Posted 04:00 PM, 07/09/2009
USA#1
Wonder if that is the same formula they used to give the most Tax payer money back to during the GWB years. Approx 85% of the states receiving the most federal spending per dollar of federal taxes are Red States. I’m sure politics has nothing to do with any of this.
Posted 04:02 PM, 07/09/2009
SteveMG
I can understand the thinking at the beginning of the Vietnam War, that the Russians were trying to establish an Iron Curtain in SOutheast Asia. I think that's what McNamara was getting at when he refers to misunderstanding the Civil War in Vietnam. I don't when McNamara (or others) realized it was a civil war. That is the mistake at the basis of the Vietnam War, where serious men had a serious decision to make. To this day, I don't think it can be known what course history would have taken if South Vietnam had fallen easily in 1964, instead of ten years later. Contrast that with Iraq, when not-so-serious men started a war that was not vital to our national security, and showed complete indifference to the strategic position of the US. When the same men who counselled against extending Desert Storm to Baghdad ignored their own warnings and refused to plan for the easily forseen consequences of decapitating Iraq while relegating the fight against our primary enemies to the back burner, I think comparisons with Vietnam are pointless.
Posted 04:08 PM, 07/09/2009
TeaParty2009
Meanwhile, back on THIS Ranch: Big Surprise here! Panetta finally admits that the CIA lied to Congress! Those of us who do not get our 'information' from Fox or Rush Limbaugh or even the AP, KNEW this long ago – Panetta’s far too late admission changes nothing that wasn’t already available to those to find back then. So Pelosi was Right - eat THAT! And as for those of you here who were calling Pelosi a treasonous traitor and screeching for her resignation and stomping their feet for an apology, please take this as a compliment: Loser, no-nothing, morons! Your credibility here is shot! YOU need to apologize to this forum for your idiotic, ill-informed existence. Go play over at LittleGreenFootballs – it’s more your depth.
Posted 04:16 PM, 07/09/2009
HandNik
Tom, comparing death tolls in wars is an idiotic venture considering the advances in military equipment. Idiocy from an extremist? How odd.

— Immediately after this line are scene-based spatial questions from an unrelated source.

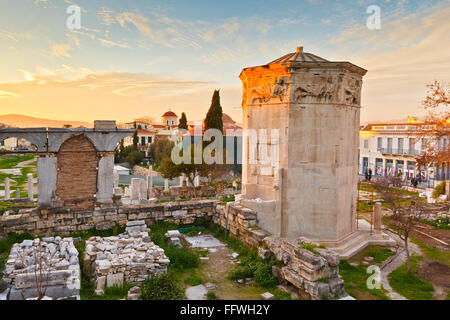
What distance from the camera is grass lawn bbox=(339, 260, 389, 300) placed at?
6.90 meters

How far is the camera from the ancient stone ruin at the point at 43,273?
5613mm

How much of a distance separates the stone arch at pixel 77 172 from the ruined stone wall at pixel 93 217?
667 mm

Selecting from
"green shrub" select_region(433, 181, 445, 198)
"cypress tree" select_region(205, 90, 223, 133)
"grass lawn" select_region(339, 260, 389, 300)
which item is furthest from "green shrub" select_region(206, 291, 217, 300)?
"cypress tree" select_region(205, 90, 223, 133)

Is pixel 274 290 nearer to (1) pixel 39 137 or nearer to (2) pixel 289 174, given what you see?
(2) pixel 289 174

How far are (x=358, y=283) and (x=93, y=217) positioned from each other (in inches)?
294

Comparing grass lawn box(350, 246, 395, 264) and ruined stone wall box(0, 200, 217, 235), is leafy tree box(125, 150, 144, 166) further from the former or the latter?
grass lawn box(350, 246, 395, 264)

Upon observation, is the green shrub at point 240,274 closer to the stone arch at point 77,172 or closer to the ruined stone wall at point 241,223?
the ruined stone wall at point 241,223

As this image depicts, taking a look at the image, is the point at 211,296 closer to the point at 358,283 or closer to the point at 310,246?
the point at 310,246

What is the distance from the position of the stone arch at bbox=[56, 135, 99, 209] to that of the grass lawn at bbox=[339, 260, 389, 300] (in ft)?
25.4

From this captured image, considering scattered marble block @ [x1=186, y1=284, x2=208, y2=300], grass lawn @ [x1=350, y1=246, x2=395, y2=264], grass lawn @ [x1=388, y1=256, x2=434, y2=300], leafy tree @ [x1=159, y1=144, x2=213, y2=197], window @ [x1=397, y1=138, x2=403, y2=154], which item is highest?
window @ [x1=397, y1=138, x2=403, y2=154]

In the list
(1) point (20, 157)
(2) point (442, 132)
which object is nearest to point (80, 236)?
(2) point (442, 132)

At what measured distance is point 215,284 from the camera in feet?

Posted 04:22 PM, 07/09/2009
Observer1
The Cuban Missile Crisis was my personal crisis, as well. I can remember the announcement from our high school principal in October 1962 that all students were to assemble in the gym. We knew the subject. Normally boisterous, we students were quiet and sober as the principal attempted to prepare us for what might occur that October, a nuclear war. I thank McNamara for the role he played averting a nuclear war. However, I cannot absolve him and other persons in power for engaging in another Cold War exercise, the Vietnam War, that ugly, unnecessary exercise of American power and hubris. Some of those students who gathered in the gym that October lost their lives in Vietnam. Too many times, U.S. leaders (and followers) have proven they are willing to engage in profound, deadly and unnecessary violence. Vietnam is an example. So is Iraq. Apparently, we refuse to learn.
About Dick Polman

Cited by the Columbia Journalism Review as one of the nation's top political reporters, and lauded by the ABC News political website as "one of the finest political journalists of his generation," Dick Polman is a national political columnist at the Philadelphia Inquirer. He is on the full-time faculty at the University of Pennsylvania, as "writer in residence." Dick has been a frequent guest on C-Span, MSNBC, CNN, NPR and the BBC. He covered the 1992, 1996, 2000, and 2004 presidential campaigns.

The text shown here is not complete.